Learning to Climb Through the Adaptive Climbing Initiative
Can you climb without your hands or feet? Sounds hard to imagine, doesn’t it? Well, it’s possible, and people do and make it happen.
This week I got the chance to go through a two-day Adaptive Climbing Initiative training course with Disabled Sports USA and Paradox Sports at Climb UP gym in Norman, OK. The training is part of the Adapt2Achieve program provided by Disabled Sports USA. According to their website, since 1967, the organization has focused on one goal: “To improve the lives of wounded warriors, youth, and adults with disabilities by providing sports and recreation opportunities.”

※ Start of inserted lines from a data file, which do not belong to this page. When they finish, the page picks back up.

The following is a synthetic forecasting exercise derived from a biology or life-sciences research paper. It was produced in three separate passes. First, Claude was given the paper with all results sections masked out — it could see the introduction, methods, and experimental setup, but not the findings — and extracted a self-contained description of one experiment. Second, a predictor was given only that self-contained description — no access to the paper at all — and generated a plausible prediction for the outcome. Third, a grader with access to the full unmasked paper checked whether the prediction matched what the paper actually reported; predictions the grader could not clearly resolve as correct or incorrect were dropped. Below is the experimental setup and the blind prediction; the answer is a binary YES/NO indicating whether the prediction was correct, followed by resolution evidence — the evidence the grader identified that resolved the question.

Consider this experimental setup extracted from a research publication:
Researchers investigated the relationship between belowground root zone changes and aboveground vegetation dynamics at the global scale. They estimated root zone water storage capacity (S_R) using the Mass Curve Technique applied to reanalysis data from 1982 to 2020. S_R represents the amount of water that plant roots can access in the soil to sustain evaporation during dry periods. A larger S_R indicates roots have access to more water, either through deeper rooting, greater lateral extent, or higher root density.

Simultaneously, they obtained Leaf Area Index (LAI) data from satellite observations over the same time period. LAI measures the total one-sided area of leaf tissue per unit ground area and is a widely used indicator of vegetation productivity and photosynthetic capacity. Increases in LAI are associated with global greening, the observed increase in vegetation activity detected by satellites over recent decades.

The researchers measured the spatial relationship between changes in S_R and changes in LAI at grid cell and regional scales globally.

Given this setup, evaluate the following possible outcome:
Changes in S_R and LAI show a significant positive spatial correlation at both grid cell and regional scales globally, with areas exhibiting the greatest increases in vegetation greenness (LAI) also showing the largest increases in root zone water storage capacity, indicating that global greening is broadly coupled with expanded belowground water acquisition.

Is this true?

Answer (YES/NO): NO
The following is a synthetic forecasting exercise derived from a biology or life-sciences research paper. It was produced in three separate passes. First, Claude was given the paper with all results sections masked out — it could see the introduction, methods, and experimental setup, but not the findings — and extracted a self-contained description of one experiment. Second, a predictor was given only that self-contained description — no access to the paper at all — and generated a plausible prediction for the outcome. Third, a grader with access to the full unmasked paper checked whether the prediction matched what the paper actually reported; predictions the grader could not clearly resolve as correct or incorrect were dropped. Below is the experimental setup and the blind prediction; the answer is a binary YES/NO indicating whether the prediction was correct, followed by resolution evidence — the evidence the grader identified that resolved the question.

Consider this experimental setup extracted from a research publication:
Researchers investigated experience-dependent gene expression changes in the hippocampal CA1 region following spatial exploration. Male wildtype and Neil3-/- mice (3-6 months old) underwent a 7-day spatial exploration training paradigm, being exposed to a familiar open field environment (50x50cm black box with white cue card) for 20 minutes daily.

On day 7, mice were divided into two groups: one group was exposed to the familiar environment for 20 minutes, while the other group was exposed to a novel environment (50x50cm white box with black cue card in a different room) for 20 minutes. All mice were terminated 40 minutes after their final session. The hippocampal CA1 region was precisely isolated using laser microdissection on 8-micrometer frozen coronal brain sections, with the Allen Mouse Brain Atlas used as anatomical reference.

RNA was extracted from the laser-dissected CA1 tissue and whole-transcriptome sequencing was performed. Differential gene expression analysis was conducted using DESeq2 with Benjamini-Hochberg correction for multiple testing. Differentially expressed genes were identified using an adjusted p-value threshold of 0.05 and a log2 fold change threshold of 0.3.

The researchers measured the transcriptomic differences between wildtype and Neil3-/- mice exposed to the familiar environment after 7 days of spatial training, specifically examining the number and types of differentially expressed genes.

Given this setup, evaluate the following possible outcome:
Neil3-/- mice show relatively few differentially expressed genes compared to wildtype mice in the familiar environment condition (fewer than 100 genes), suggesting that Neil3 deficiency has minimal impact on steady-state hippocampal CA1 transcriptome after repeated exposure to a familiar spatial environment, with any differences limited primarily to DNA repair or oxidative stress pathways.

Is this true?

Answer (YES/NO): NO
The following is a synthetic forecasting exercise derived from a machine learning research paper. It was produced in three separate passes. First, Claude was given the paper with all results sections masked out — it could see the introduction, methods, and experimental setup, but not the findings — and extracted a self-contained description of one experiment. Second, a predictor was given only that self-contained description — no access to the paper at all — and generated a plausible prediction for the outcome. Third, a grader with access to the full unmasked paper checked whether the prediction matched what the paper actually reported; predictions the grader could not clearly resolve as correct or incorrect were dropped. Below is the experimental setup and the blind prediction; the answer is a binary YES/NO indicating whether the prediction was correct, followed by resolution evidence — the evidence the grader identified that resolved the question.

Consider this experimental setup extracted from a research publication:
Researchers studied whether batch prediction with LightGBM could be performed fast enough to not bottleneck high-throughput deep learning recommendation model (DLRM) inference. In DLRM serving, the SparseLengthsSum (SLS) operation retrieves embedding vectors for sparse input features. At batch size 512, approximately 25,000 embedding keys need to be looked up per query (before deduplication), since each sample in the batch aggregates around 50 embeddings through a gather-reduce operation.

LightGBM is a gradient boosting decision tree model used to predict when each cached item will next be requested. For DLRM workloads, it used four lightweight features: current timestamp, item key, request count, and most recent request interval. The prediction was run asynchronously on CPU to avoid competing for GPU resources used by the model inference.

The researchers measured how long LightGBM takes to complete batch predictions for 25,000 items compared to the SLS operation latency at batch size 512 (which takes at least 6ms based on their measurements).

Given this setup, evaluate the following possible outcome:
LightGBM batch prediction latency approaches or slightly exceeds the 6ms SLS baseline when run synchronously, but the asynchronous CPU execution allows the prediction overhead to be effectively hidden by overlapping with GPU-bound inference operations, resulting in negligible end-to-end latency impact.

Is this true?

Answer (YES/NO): NO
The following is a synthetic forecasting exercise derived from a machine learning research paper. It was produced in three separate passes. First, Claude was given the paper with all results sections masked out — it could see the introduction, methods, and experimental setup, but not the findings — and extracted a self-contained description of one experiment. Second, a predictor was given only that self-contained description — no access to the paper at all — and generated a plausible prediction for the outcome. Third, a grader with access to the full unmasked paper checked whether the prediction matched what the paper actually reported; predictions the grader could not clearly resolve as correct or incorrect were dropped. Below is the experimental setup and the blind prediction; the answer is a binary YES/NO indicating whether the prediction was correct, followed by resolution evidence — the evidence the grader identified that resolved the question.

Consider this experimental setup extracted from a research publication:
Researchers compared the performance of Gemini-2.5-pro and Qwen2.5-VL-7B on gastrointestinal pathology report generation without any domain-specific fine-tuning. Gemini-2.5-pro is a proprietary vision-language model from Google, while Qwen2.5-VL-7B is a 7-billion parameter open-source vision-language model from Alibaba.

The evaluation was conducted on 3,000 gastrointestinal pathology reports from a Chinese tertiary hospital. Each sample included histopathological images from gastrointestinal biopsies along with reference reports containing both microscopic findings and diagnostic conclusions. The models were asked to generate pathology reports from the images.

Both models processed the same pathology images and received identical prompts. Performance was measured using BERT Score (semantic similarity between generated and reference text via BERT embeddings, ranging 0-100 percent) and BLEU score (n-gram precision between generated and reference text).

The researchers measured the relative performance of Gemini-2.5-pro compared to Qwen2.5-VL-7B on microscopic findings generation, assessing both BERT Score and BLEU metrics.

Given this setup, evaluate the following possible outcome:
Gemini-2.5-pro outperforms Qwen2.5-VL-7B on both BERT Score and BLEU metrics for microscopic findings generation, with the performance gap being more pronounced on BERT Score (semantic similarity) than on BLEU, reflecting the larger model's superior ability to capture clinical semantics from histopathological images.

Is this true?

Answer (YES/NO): NO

Climb UP, Paradox Sports, and Oklahoma City Veteran Affairs Health Care System partnered together to host the event. The courses are the first of its kind using a comprehensive adaptive climbing manual, systems, and resources. I think this event is an excellent opportunity for the gym to take part.
On the first day, the overall goal of training is for attendees to learn how to teach adaptive rock climbing using specialized equipment and instruction techniques. In the morning, we start with an introduction to the course and its goals. Participants learn about the Paradox Sports Approach and etiquette. We want to go in open-minded and have a proper attitude towards the climbers.

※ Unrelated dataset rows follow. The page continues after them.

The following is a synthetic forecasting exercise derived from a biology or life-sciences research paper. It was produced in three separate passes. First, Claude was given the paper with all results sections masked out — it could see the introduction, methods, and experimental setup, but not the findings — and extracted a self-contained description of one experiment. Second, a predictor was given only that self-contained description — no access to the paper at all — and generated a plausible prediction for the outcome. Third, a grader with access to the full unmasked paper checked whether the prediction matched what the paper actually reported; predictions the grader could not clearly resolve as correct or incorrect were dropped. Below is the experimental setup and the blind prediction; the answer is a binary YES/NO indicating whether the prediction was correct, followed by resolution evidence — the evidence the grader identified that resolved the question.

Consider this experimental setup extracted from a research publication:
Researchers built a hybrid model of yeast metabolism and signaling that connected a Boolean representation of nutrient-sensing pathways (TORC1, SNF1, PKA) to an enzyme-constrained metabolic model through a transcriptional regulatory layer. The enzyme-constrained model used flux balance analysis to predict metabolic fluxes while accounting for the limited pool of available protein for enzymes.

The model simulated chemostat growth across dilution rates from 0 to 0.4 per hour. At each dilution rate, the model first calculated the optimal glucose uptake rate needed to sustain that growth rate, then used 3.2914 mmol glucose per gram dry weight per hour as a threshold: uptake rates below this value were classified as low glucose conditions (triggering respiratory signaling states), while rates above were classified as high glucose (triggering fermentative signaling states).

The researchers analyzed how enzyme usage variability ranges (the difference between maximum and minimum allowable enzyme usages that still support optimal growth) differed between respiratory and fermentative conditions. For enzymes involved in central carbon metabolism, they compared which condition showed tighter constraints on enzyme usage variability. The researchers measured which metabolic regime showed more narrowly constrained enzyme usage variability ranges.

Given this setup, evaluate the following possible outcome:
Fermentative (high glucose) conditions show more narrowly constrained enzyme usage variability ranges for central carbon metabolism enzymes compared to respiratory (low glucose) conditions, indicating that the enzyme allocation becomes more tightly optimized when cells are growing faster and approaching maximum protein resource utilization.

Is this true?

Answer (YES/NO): YES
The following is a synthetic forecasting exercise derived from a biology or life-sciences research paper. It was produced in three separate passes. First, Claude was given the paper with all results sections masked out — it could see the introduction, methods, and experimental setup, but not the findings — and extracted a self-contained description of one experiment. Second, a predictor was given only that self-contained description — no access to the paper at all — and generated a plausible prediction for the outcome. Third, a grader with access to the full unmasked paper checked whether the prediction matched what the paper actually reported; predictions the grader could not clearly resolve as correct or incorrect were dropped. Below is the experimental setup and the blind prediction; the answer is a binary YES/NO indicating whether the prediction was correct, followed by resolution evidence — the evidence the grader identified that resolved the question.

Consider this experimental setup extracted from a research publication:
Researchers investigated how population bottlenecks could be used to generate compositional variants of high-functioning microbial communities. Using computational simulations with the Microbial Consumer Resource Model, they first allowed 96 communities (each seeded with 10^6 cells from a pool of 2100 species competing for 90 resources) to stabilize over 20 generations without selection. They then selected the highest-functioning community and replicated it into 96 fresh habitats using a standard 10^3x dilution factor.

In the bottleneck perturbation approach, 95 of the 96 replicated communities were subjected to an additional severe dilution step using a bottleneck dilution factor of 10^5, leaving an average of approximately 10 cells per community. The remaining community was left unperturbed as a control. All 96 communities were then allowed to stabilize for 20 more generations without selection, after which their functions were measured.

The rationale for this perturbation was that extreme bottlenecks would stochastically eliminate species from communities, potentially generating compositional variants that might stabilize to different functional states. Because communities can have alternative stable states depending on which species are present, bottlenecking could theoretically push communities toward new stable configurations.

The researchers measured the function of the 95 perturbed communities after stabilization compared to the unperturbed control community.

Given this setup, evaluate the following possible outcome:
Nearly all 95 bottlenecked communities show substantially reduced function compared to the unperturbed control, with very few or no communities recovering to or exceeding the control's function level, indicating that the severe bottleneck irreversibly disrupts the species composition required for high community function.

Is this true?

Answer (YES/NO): NO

We discuss adaptive strategies and health concerns, more precisely specific disability “need-to-knows” such as how to work with people who have amputations or impairments. We also talk about working with people with invisible disabilities such as Posttraumatic Stress Disorder (PTSD) and Traumatic Brain Injuries (TBI).
Also, we have an equipment overview and teaching section on how to use the adaptive specific equipment. Later, we have a risk management portion covering adaptive climbing in an indoor setting. The group learns how to understand Mechanical Advantage Systems, how to explain, use, and build them.
First, we learn how to set up a block and tackle with ropes, knots, and specific pulleys. We pair off and build the setup, so we’re comfortable assembling it. It’s made to handle how much weight the climber wants to pull up with them. A 1:1 is full bodyweight, 2:1 is the climber is pulling 50% of their weight, and so on.
Then we learn how to put a full-body harness with a pad on a climber. There is a weight-assisted setup on another wall. Belaying and working together to lower the climber is also covered in the exercises.
As the day wraps up, we’ll talk about how tomorrow will go and what to expect.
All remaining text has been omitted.